離婚慰謝料がもらえないケースとは

離婚慰謝料というものは離婚後の生活を経済的に安定させるために離婚の原因を作った側から支払われる性質のお金です。また、慰謝料は離婚によって精神的にダメージを受けた人に対する損害賠償的な意味合いも持っています。しかしながら、それをあてにしていたものの実際に離婚が成立した後になって相手側から一切、慰謝料や養育費が支払われないというケースが続発しています。たとえば、夫の不貞が原因で離婚をするに至ったにもかかわらず慰謝料が一切支払われないとすると、妻は離婚後に経済的な苦境に追い込まれてしまうことになります。そのような事態に陥ってしまわないためにも慰謝料をもらえないというケースや慰謝料を確実にもらえるようにするにはどのような行動をすればいいのかを知っていく必要があります。

離婚慰謝料がもらえない離婚のパターン

多くの人は離婚という言葉を聞いて最初に慰謝料という言葉を連想するはずですが、実際には離婚が成立したからといって必ずしも慰謝料が発生するわけではありません。つまり、離婚をしたからといってすべてのケースで慰謝料をもらえるとは限らないのです。たとえば、性格の不一致で離婚をした場合、どちらに離婚の原因があるのかを客観的に判断するのは難しく慰謝料が発生しないケースがほとんどだといわれています。慰謝料をもらえない離婚のパターンとしては、離婚に至った原因が夫と妻の両方にあった場合です。たとえば、夫と妻がそれぞれ不倫をしていたようなケースでは慰謝料は発生しません。また、すでに夫婦としての関係が破綻していると明確な場合に夫と妻のうちの一方が不貞をしたとしても慰謝料の請求は却下されるケースがほとんどです。
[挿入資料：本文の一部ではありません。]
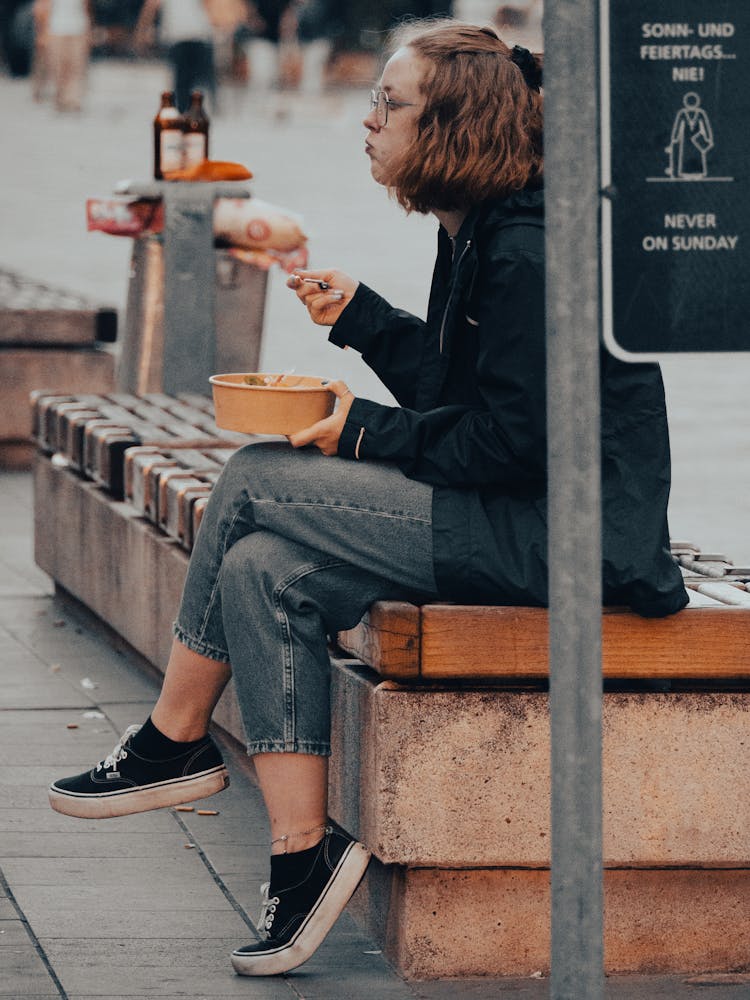 Woman Wearing Eyeglasses Sitting On The Bench Eating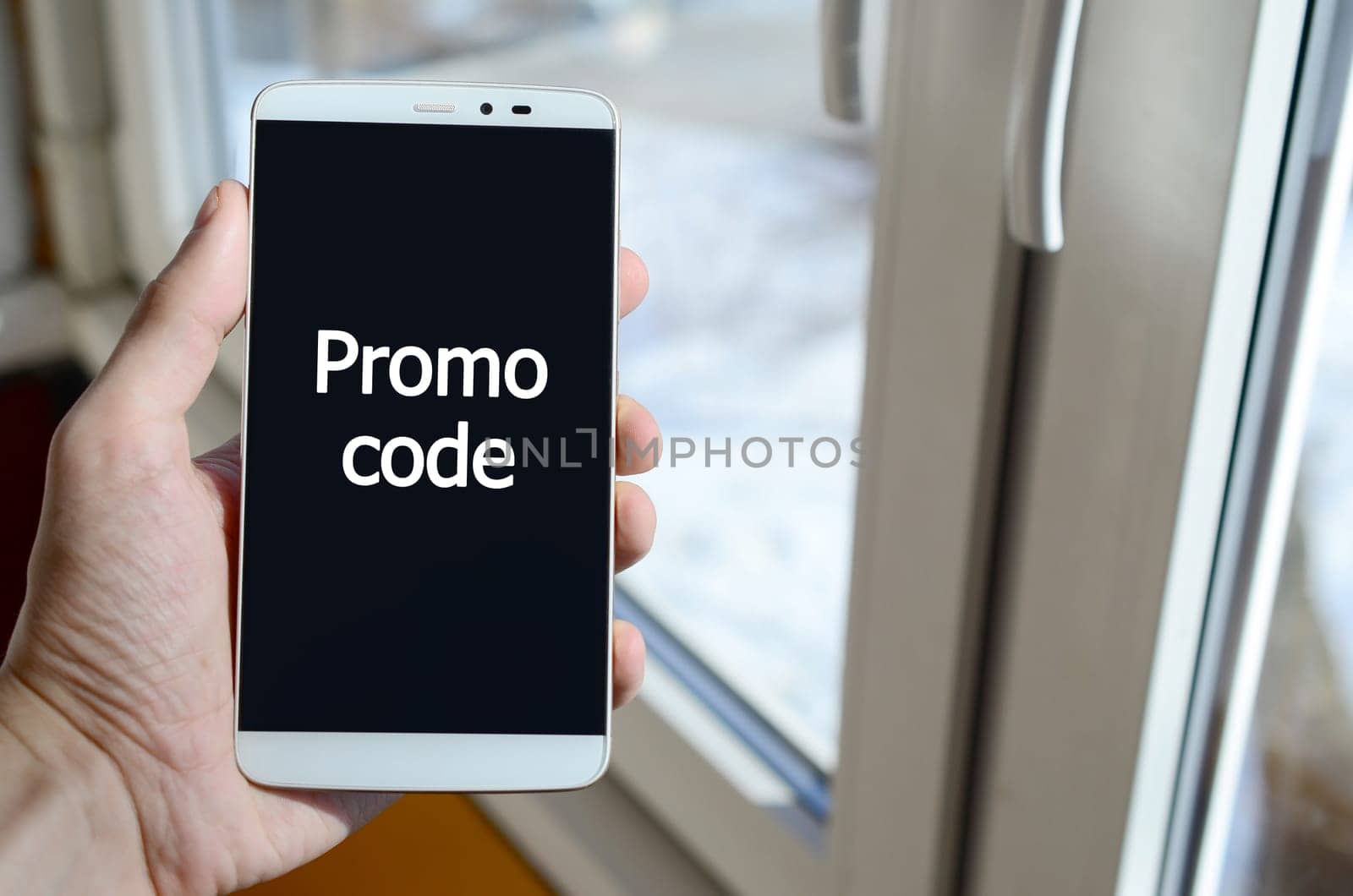 A person sees a white inscription on a black smartphone display that holds in his hand. Promo code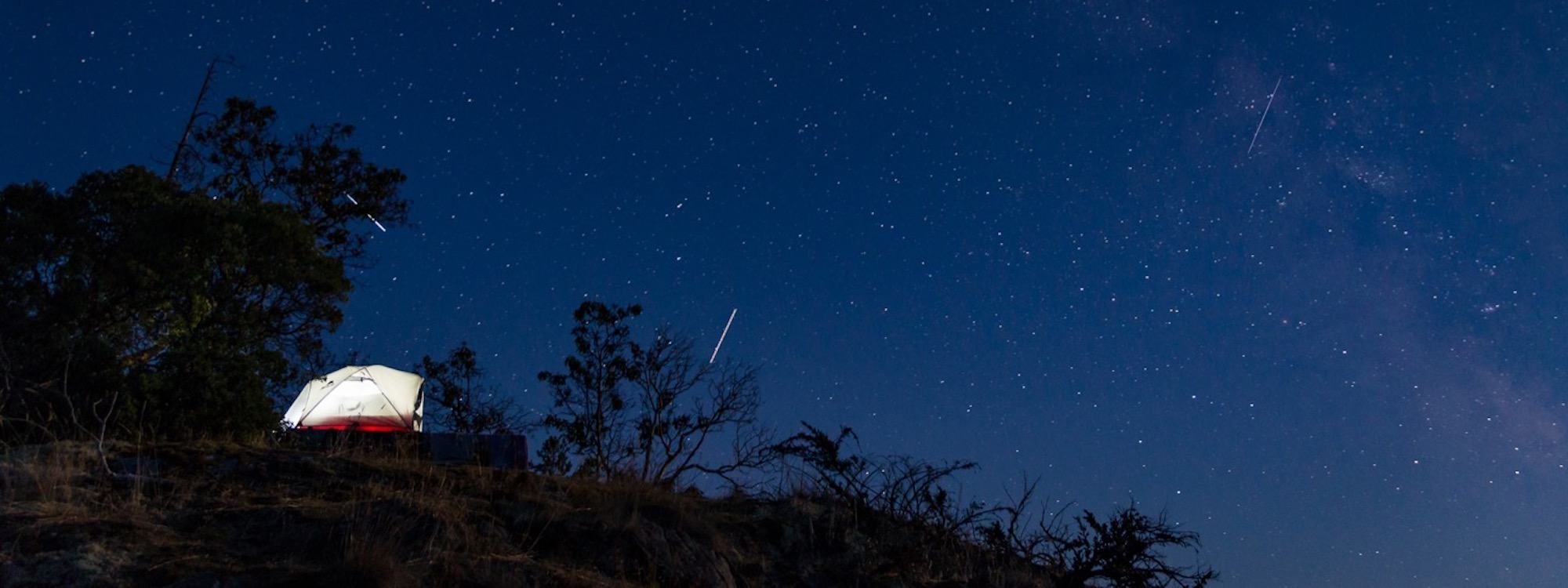 the night sky with stars above a tent and trees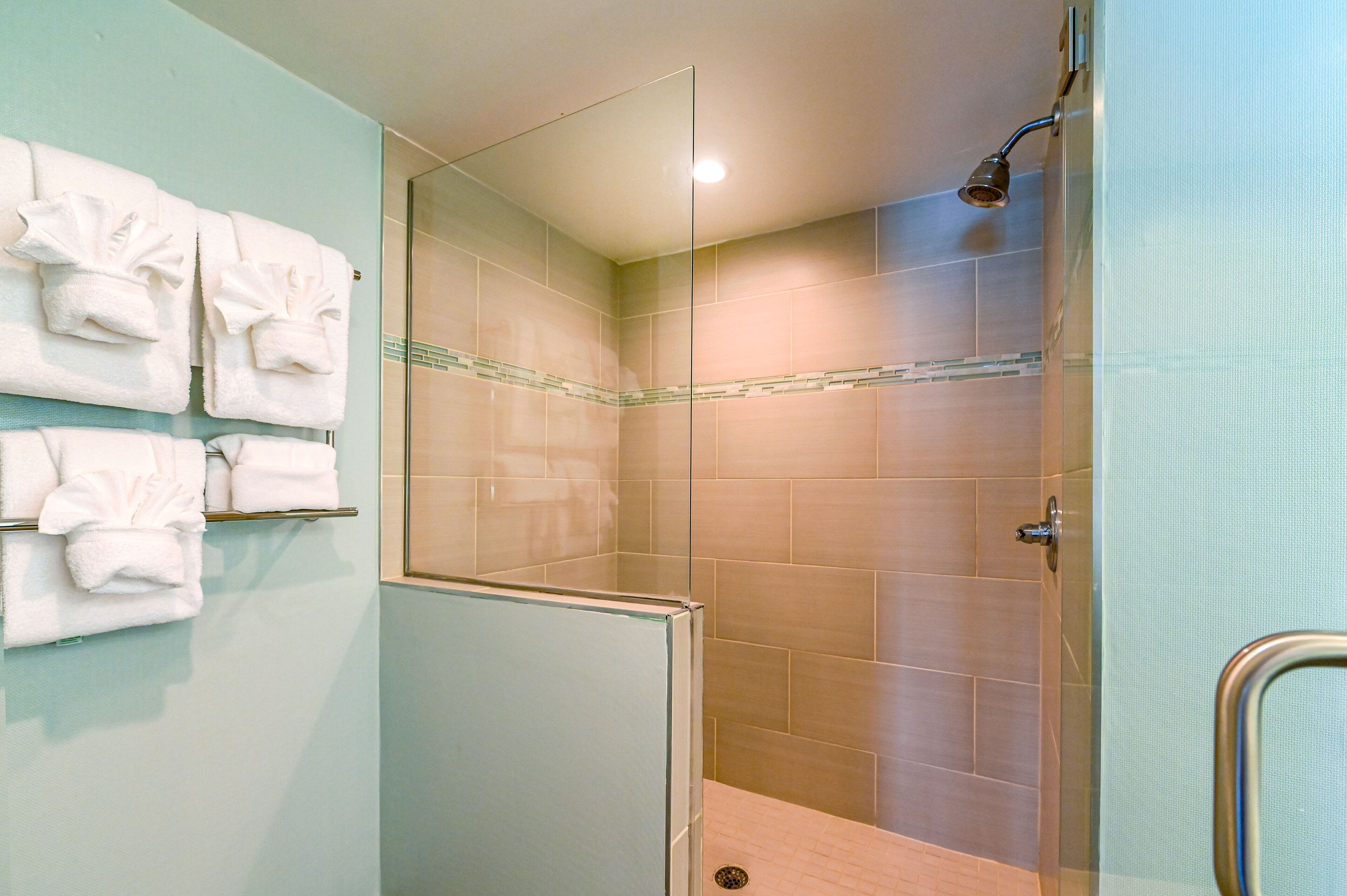 A glass-enclosed shower with beige tiles, a glass door, and a towel rack with folded towels.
離婚慰謝料がもらえない事態にならないようにすべきこと

慰謝料をもらえない原因となる離婚のパターンは前述した通りですが、それ以外にも慰謝料をもらえない場合があります。それは慰謝料の時効です。離婚成立後、三年を過ぎての慰謝料の請求は認められていないのです。そのため、離婚後に腰を落ち着けて慰謝料について夫と妻の双方が話し合いの場を設けたとしても、話し合いの結論が出るまでに時間を要してしまうと慰謝料の請求期限を過ぎてしまい、今後は慰謝料を請求することができなくなってしまうのです。このような事態を回避するには、離婚をすることが決まったときには慰謝料について夫と妻が話し合いをして、双方が納得のいく条件を明確にしておくことが大事になってきます。少なくとも金銭的な面についてはしっかりと話を詰めておく必要があるのです。